Friday, 16 December 2016

Polish Carpathian Mountain cream cake

vegan, sugar free
NO SORRY CHRISTMAS IS COMING💗🎄

This Polish Carpathian Mountain cream cake recipe is known as karpatka. It's a peasant version of the more refined kremówka, which is made with puff pastry. 


Karpatka is made with the same type of dough used to make cream puffs and éclairs, known as pâte à choux in French. When dusted with confectioners' sugar, the dessert takes on the look of the craggy, snow-capped Carpathian Mountains, hence its name. In addition to the filling below, karpatka can be filled with easy pastry cream.



Ingredients:

1 cup water
125g unsalted butter
1 cup all-purpose flour
5 large eggs 
1 teaspoon baking powder

Filling: 

1 cup whiping cream
icing sugar

Garnish:
confectioners' sugar





Method:

Heat oven to 200 C.
Grease two baking trays (20cm x 30cm) with butter and flour.

In a medium saucepan, bring water and butter to a boil. When butter has completely melted, remove from heat and, using a wooden spoon, add flour all at once. Return to stove and stir over low heat for 2 or 3 minutes or until dough cleans sides of pan and forms a ball.

Remove from heat and stir in baking powder and eggs one at a time, beating well, either by hand or with an electric mixer, after each addition. The batter should be smooth and glossy and cling to the spoon. Divide the dough into two exact portions.

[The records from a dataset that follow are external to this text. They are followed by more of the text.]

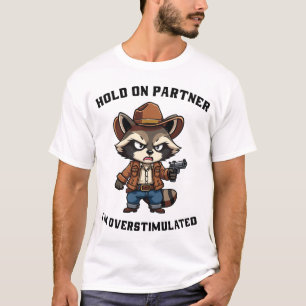 Hold-on-partner-ik ben overprikkeld t-shirt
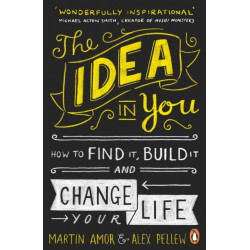The Idea in You: How to Find It, Build It, and Change Your Life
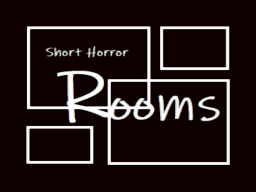 ケセドのホラワ Rooms -Short Horror-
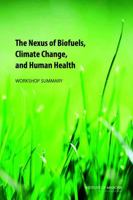 The Nexus of Biofuels, Climate Change, and Human Health: Workshop Summary 0309292417 Book Cover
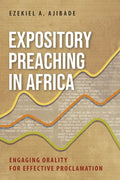 Expository Preaching in Africa: Engaging Orality for Effective Proclamation - Paperback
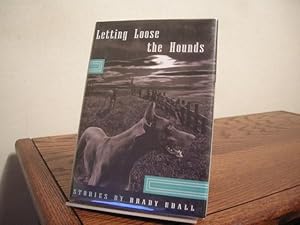 Seller image for Letting Loose the Hounds for sale by Bungalow Books, ABAA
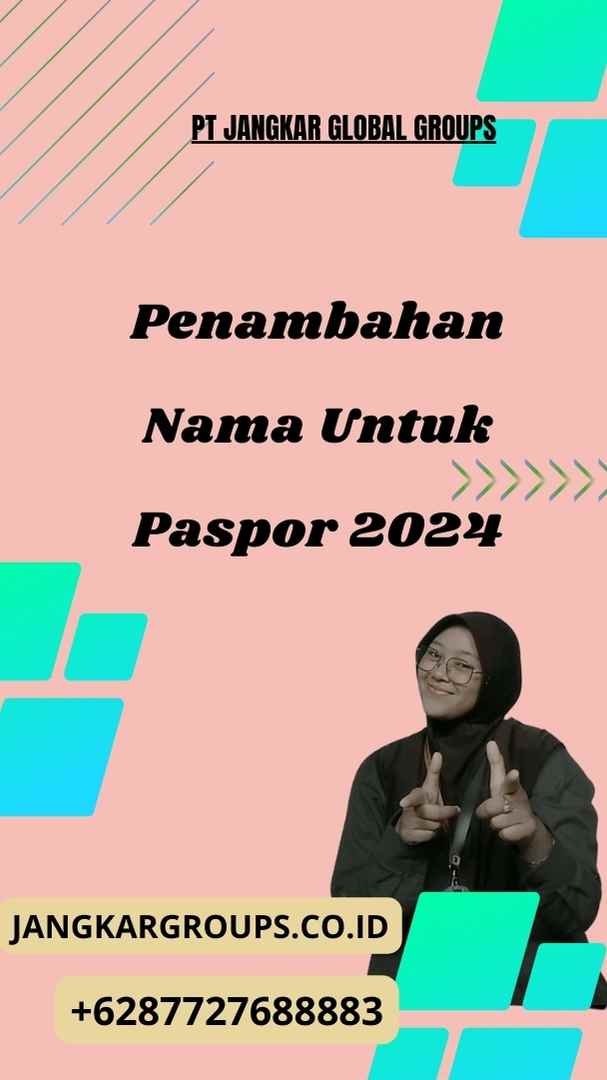 Penambahan Nama Untuk Paspor 2024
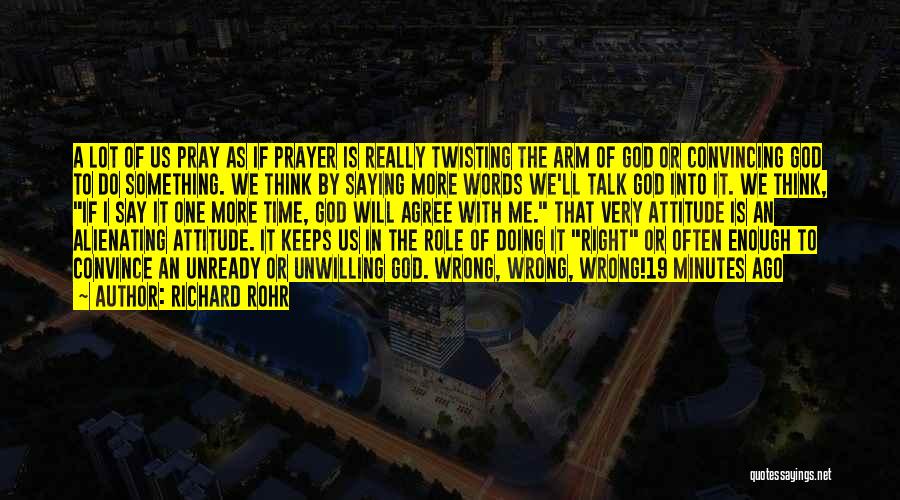 Richard Rohr Quotes: A Lot Of Us Pray As If Prayer Is Really Twisting The Arm Of God Or Convincing God To Do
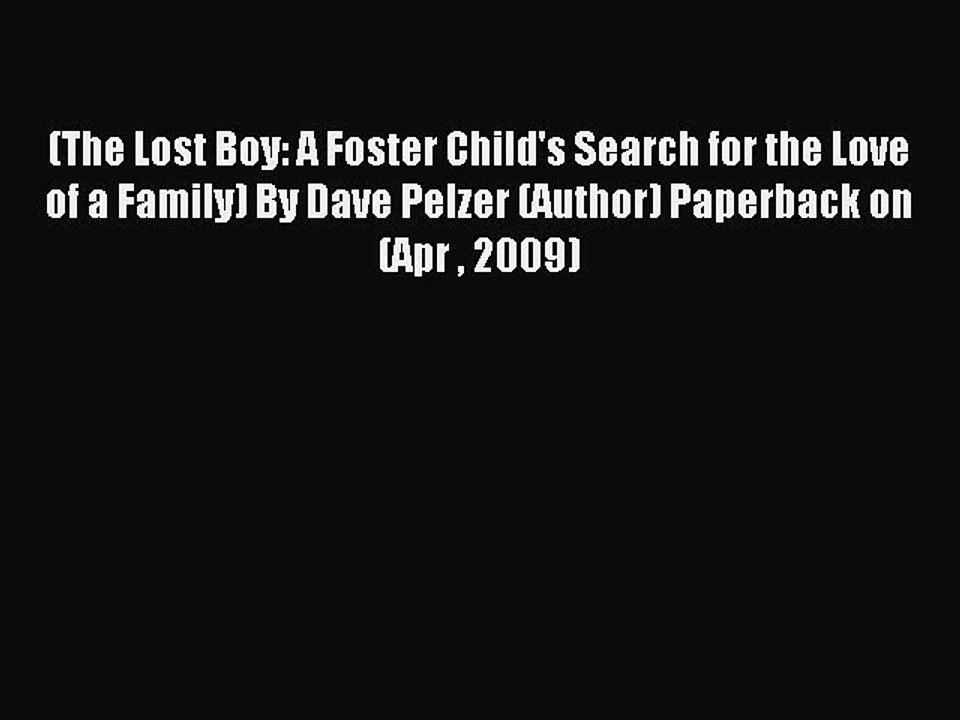 Read (The Lost Boy: A Foster Child's Search for the Love of a Family) By Dave Pelzer (Author)
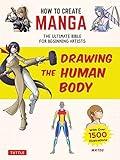 How to Create Manga: Drawing the Human Body: The Ultimate Bible for Beginning Artists (With Over 1,500 Illustrations) (How to Create Manga Guides)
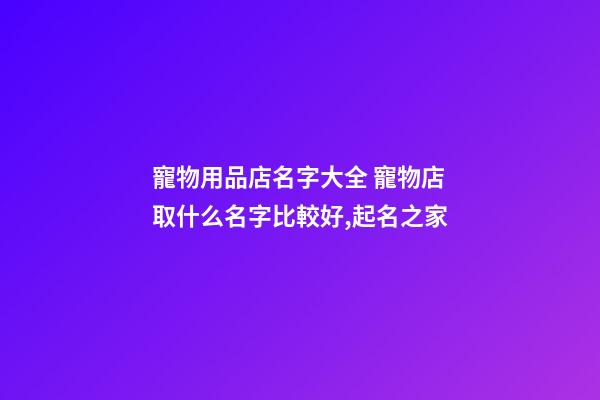 寵物用品店名字大全 寵物店取什么名字比較好,起名之家-第1張-店鋪起名-玄機(jī)派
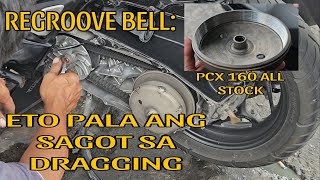 TANGAL ANG DRAGGING NG DALAWANG PCX 160  REGROOVE BELL [upl. by Enitsrik492]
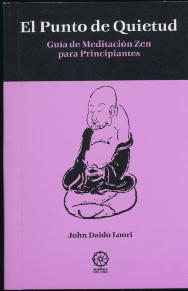 El punto de quietud: guía de meditación Zen para principiantes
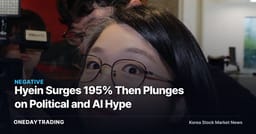 Hyein Surges 195% Then Plunges on Political and AI Hype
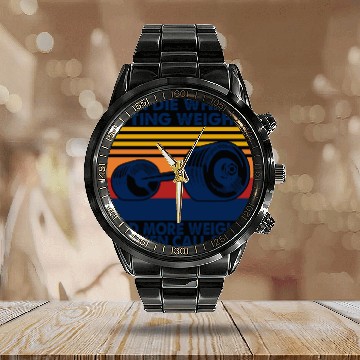 Discover If I Die While Lifting Weights Add More Weights Call 911 Calendar Steel Band Watch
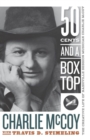 Image for Fifty Cents and a Box Top : The Creative Life of Nashville Session Musician Charlie McCoy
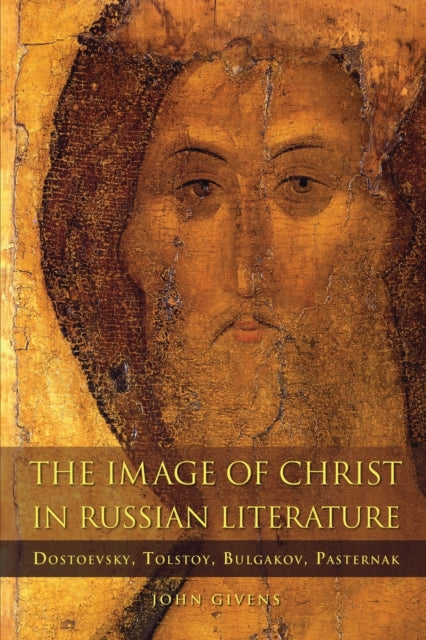 Image of Christ in Russian Literature: Dostoevsky, Tolstoy, Bulgakov, Pasternak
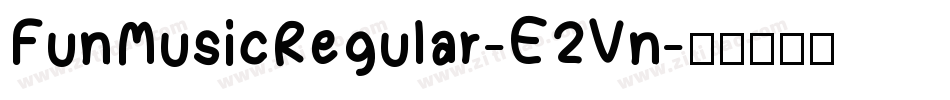 FunMusicRegular-E2Vn字体转换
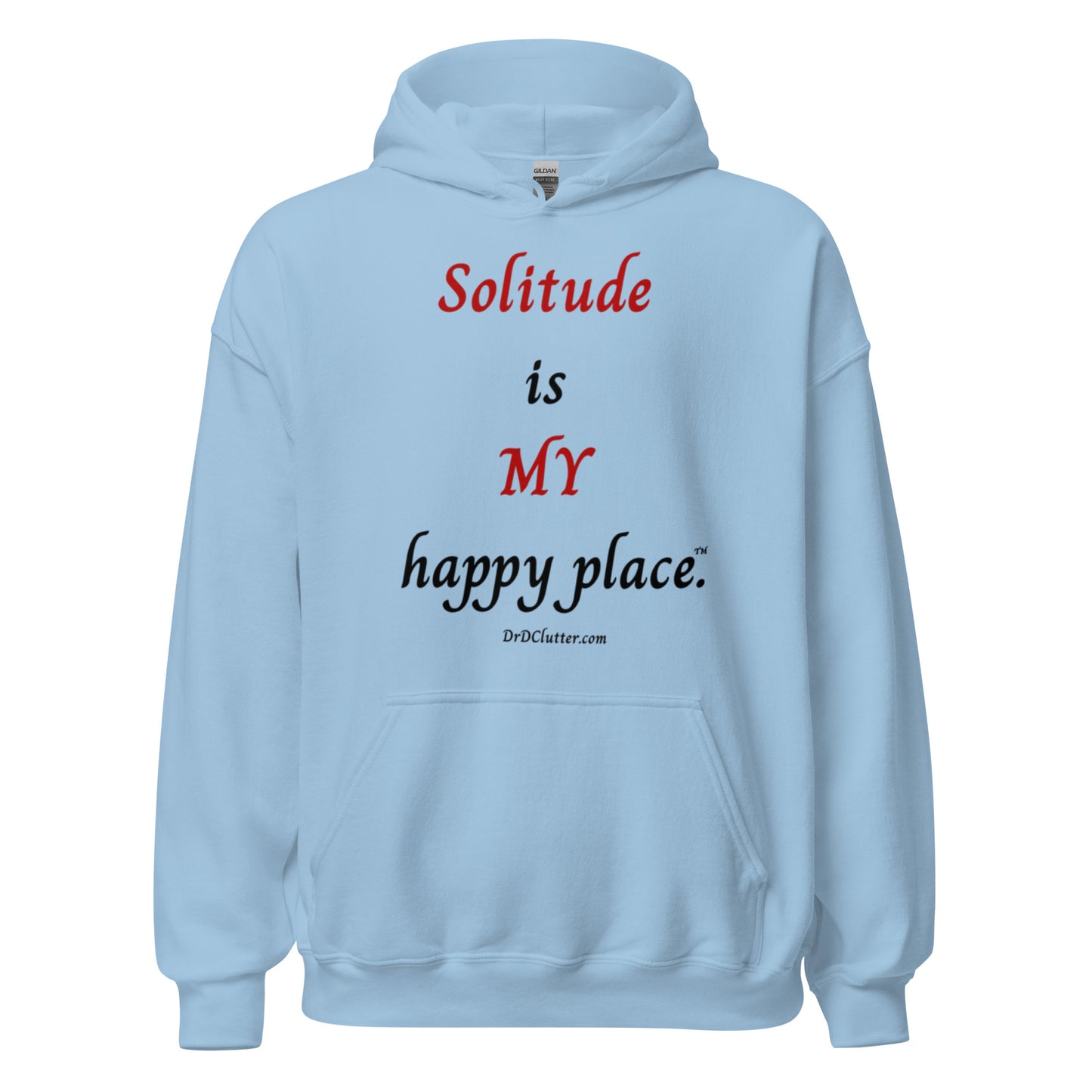 Solitude is MY happy place™.-Unisex Hoodie Sweatshirt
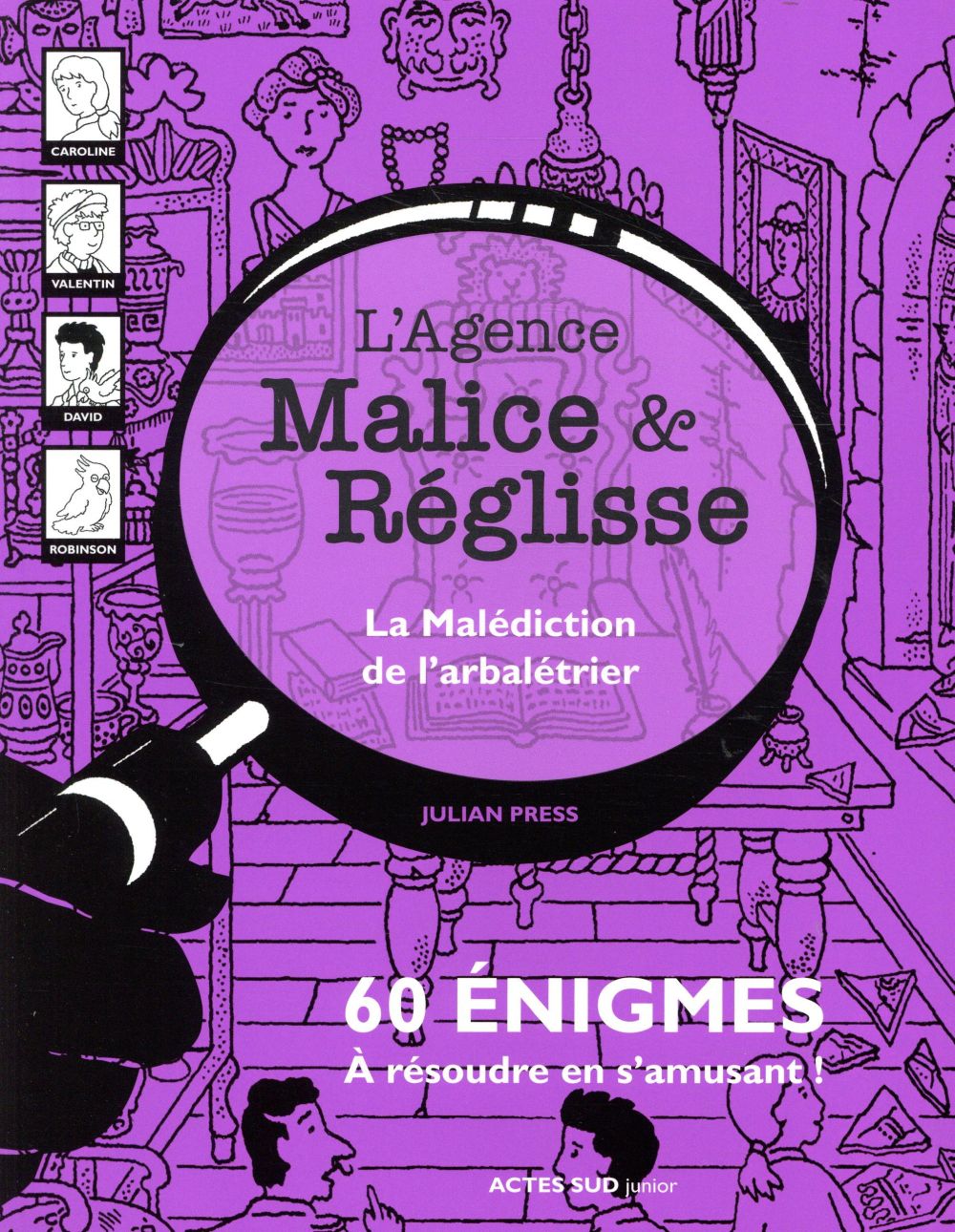 LA MALEDICTION DE L'ARBALETRIER - 60 ENIGMES A RESOUDRE EN S'AMUSANT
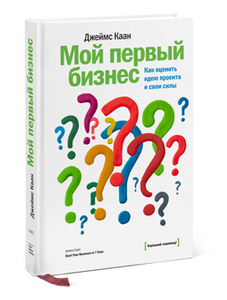 Джеймс Каан. Мой первый бизнес. Как оценить идею проекта и свои силы.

Pour dough into prepared baking trays, but don't smooth it out. You want the finished top to look like a rugged mountain. Bake 25 minutes. Remove from pan and let cool completely on a wire rack before filling.

Filling:
Pour the cream into the chilled bowl. A good rule of thumb is 2 tablespoons of sugar for every cup of cream, though feel free to adjust the sweetness to your own taste. 

Tip: If you’re in a hurry, powdery confectioners’ sugar dissolves faster than the granulated variety.

Beat the cream until it begins to thicken. You can whip until the cream makes stiffer peaks if desired, but be careful: You don’t want to turn the mixture to butter.

Spread filling over one sheet of pastry and cover with the other sheet. Sprinkle with icing sugar and chill.